Mi affiancò senza dire una parola, quando vide che ero pronta, poi non ce la fece più. - Stai.. bene? - chiese, cercando di non tentennare.
- Benissimo - risposi, afferrando i capelli a caso e legandoli in una coda stretta.
- Senti, volevo dirti che.. Si ecco.. Mi dispiace non averti detto niente, della Caccia alla Bandiera - disse, con un tono che non avevo gli mai sentito usare.
Quando incrociai i suoi occhi blu capii che fosse veramente veramente preoccupato. E la cosa, ammetto, mi lusingò non poco.
Presi un bel respiro e gli sorrisi di nuovo, stavolta più convinta. - Sta tranquillo, Travis, è tutto apposto. E poi ci sarai tu a coprirmi le spalle, no? -
Lui sobbalzò appena, poi annuì convinto. - Ci mancherebbe, non ti lascerò di certo in balia dei cinghiali! - (alias, figli di Ares)
Scoppiai a ridere, spingendolo piano oltre la soglia delle camere. Lo trascinai fuori, dove Shila stava poggiata contro il pilastro.

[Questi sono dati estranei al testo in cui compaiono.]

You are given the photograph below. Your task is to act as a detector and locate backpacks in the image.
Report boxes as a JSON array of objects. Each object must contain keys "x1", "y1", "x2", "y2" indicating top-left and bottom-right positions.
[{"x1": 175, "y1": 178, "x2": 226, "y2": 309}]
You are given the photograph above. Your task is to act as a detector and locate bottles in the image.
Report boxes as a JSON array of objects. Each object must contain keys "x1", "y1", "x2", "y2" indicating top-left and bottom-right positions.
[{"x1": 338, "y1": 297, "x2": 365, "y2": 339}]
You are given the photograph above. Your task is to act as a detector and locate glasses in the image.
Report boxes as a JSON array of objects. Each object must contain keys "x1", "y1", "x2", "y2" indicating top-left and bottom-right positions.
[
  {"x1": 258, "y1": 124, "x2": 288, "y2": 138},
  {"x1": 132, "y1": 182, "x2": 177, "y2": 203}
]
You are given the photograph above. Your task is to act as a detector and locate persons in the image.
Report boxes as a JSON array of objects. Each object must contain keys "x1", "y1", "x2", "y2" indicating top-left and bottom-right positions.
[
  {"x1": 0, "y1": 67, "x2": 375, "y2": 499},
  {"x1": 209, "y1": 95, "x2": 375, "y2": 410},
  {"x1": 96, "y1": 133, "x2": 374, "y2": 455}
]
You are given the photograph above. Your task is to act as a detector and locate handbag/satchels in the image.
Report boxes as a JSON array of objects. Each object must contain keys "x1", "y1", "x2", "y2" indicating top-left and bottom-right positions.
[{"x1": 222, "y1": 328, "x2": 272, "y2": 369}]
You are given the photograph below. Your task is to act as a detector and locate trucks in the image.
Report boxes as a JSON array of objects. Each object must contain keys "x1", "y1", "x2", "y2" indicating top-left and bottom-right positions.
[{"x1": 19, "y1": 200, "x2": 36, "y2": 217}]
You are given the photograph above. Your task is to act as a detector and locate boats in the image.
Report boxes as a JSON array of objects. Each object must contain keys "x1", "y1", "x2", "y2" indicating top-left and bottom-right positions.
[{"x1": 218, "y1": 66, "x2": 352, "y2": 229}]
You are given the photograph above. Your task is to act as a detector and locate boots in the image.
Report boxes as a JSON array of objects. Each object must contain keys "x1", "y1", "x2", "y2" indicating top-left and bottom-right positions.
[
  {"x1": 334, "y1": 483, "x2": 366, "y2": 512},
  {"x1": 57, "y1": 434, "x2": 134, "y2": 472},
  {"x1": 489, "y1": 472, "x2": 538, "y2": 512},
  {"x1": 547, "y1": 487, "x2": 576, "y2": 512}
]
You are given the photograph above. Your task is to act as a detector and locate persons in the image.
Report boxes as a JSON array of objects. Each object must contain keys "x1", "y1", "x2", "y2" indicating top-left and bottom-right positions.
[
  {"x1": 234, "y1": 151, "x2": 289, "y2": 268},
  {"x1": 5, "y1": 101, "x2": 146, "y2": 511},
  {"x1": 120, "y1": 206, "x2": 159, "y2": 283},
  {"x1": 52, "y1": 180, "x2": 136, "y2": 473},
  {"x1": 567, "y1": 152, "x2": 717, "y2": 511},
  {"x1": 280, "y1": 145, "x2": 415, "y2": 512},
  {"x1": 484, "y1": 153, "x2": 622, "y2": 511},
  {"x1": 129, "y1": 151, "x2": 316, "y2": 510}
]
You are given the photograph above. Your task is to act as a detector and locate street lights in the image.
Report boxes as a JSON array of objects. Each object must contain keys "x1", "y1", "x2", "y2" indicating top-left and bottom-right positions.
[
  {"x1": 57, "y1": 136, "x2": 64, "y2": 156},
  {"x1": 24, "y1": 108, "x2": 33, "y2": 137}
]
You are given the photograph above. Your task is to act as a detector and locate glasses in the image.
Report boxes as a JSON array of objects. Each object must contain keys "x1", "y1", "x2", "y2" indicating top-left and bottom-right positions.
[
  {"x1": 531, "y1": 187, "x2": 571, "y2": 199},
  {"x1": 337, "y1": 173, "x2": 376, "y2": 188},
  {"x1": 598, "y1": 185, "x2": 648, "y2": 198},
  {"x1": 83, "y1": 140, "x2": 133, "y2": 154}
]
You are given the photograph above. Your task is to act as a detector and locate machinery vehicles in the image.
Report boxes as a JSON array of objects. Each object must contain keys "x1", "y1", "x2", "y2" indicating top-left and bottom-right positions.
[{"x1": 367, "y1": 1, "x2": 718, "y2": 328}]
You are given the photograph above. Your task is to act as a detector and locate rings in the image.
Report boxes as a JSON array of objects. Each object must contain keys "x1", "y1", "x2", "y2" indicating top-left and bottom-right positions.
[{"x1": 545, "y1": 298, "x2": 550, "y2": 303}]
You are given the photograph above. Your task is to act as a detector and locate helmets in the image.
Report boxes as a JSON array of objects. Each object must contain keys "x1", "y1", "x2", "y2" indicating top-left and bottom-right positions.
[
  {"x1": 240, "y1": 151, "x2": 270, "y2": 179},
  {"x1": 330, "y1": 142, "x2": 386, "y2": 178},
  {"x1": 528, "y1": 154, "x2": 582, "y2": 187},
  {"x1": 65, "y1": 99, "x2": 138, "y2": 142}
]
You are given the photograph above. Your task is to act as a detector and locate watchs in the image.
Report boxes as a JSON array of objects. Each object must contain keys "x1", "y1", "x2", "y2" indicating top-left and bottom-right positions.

Ci salutò con un mezzo sorriso dei suoi e si diresse con noi fino al refettorio.
Come al solito, i tavoli erano in subbiglio. Dioniso sedeva al tavolo principale, senza curarsi della presenza di nessuno, se non del tavolo dei suoi figli. Vi era solo qualcosa di insolito: Chirone sedeva accanto a lui e, al suo fianco, Tritone era riapparso.
Non capii se mi avesse notata o meno, ma continuai a guardarlo, tentando di leggere il labbiale. Captai ben poco, dato il chiasso dei miei compagni di tavolo e della premura di Travis a riempirmi il piatto di qualsiasi cosa gli passasse davanti.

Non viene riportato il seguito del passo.